Winners and losers in online autos
The latest New Zealand retail survey from Nielsen last week confirmed the switch to online commerce is continuing apace. More than half of the Kiwi adult population (54 per cent) are now shopping online, 38 per cent up on five years ago.
Not only are more people buying stuff online, they are buying it more often with 446,000 people making 11 or more transactions online in 2012, up 44 per cent. In total, Kiwis spent close to $4 billion online over the last year.
Interestingly, this number does not include cars as they fall outside traditional retail definitions. Late last year US research house IPSOS found that 80 per cent of car buyers chose cars and dealerships off the back of online reviews and research.
Over the last year there were 782,000 changes of car registration according the NZTA (a fair yardstick for used car sales). The majority (58 per cent) were private-to-private sales, less than a quarter (24 per cent) were by car dealers to private buyers, and the remainder were trade-ins.
Turn the clock back 20 years and it was a different story with the majority of used car sales being trader-to-public, and trade-ins being big business. Back then, buying a car likely meant a Saturday working your way down Moorhouse Avenue, Cambridge Terrace or High Street then making your mind up based on what you saw and believing what car dealers told you.
But then the damned internet came along and cars started moving online. And as they moved online a giant database was formed that started empowering consumers like never before. Today the car buying journey starts on the couch with Google, review tools, Facebook and the big car classified websites.
An estimated 20 per cent of car buyers never actually visit a physical car before buying it, but rely on the web and the plethora of connected services that have sprung up like AA's mobile car inspection service and Motorweb's Vehicle Information Reports.

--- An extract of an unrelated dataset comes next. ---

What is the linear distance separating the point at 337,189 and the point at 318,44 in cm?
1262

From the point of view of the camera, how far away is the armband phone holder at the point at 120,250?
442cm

If a buyer does turn up to a yard, then the chances are good they know more about a car than the salesperson. And they'll know the bell curve of values for any car as there is now one national transparent market for cars, easily exportable into an Excel spreadsheet to empower those buyers.
Private sellers have adapted to this new world of digitally empowered car consumers much more rapidly than many dealers. Their online listings are often more comprehensive, with more photographs and they're more responsive. Best of all they don't waste buyers' time with empty listings and dumb messages like "photos coming soon".
Four years ago I carried out an experiment. I compared the response time of private sellers and dealers. I targeted the 10 largest car brands and sent them each an email enquiry for a car they were marketing on the web. At the same time I sent enquiries to 10 private sellers.
The average email response time for the private sellers was 98 minutes. The average response time for car dealers 227 minutes (although 40 per cent never responded at all).
Next week I'm doing some seminars on selling cars online so I tried the exercise again, but with a few tweaks. I asked a primary teacher friend with an easily findable online identity to pose as an online car buyer. The theory here was that any dealer worth their salt would not only respond promptly, but would also spend a couple of minutes profiling the enquirer to better target their needs.
This time I focused on 12 large dealers in Christchurch and had my friend email half of them through their own websites, and half through an online car marketplace. I hoped that car dealers had smartened up. My hope was forlorn.
Of the 12 "hot leads" sent out, only six generated replies after a week of waiting. Half of car dealers didn't reply at all.
The quickest response time was 11 minutes. The longest was 21.5 hours. The average was about 420 minutes. Three dealers stood out, head and shoulders above the rest: Jucy Car Sales, Corlett Motor Company and Orange Auto Company all responded within an hour when approached via their websites.
Orange Autos was in a league of its own. Their first response took 11 minutes, and it was evident they had profiled my buyer and did it seamlessly, offering multiple options for her growing family. They then texted her 20 minutes later, and followed up with photographs and videos of similar cars that fitted her profile. Impressive.
The web is a media of awesome destructive ability. Over the past 20 years it has put the car-buying consumer in control and savaged the old opaque marketplace. But it also provides stunningly effective ways to connect, understand, and meet the needs of car buyers.
There will be winners and losers. I reckon Christchurch's Orange Auto Company will be one of the winners.